A wide variety of methods are used in the management of pain. Details are given in management of specific types of pain and painful diseases. Management of neuropathic pain is a challenge and requires an improved understanding of pain mechanisms as well as a personalized approach (Jain 2008). Biomarkers will facilitate the development of novel pain therapies. Molecular approaches to neuropathic pain, including cell and gene therapies as well as RNAi-based treatments, will play an important role in the future. Management of chronic pain is multidisciplinary.
A list of drugs used for the management of pain is shown in Table 3 and nonpharmacological approaches are listed in Table 4.
Table 3. Drugs Used for the Treatment of Pain
Table 4. Nonpharmacological Approaches to Management of Pain
Personalized management of pain. There is a trend toward the development of personalized pain therapy in the post-genomic era.
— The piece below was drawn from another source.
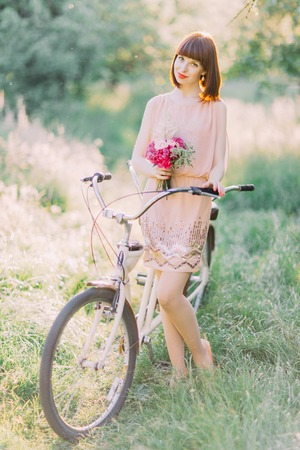 The bridesmaid with short haircut in the pink dress with glitters holding the small pink bouquet near the bicycle in the sunny field.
Genetic factors have been implicated in pain thresholds or predisposition to neuropathic pain. Polymorphisms of some genes and changes in protein expression may be associated with some chronic painful conditions. Correlation of polymorphisms and gene expression profile obtained by microarrays with neurologic features may be helpful in developing novel therapeutic intervention and tailoring the therapeutics to the specific pain syndrome.
Advances in pharmacogenomics, particularly those relevant to the action of analgesics, will facilitate personalized management of pain. Genes related to the opioid receptors, ATP-binding cassette subfamily B, catechol-O-methyltransferase (COMT), cytochrome 2D6, interleukin-1 receptor antagonist, and the melanocortin-1 receptor show promise in helping to predict the gene phenotype (Fernandez Robles et al 2012). Catecholamines are involved in the modulation of pain and are partly metabolized by the COMT enzyme. Genetic variability in the COMT gene may, therefore, contribute to differences in pain sensitivity and response to analgesics. Genetic variation in the COMT gene can influence the efficacy of morphine and can explain differences in morphine requirements in individual cancer patients with pain (Rakvag et al 2008). Brain imaging studies have been conducted to develop an fMRI-based measure for predicting pain intensity at the level of the individual person (Wager et al 2013).
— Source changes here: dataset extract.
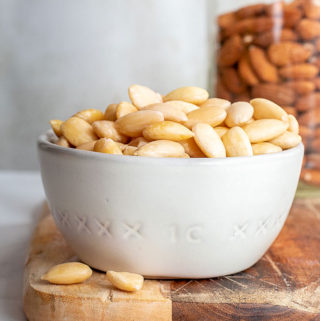 Blanched almonds in a cup with a jar of almonds with skin at the background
Genetic polymorphisms linked with musculoskeletal pain are found in genes contributing to serotonergic and adrenergic pathways. The study of the biological mechanisms by which these biomarkers contribute to the perception of pain in these patients will enable the development of better diagnostic methods and more effective drugs to facilitate personalized management of pain (Diatchenko et al 2013).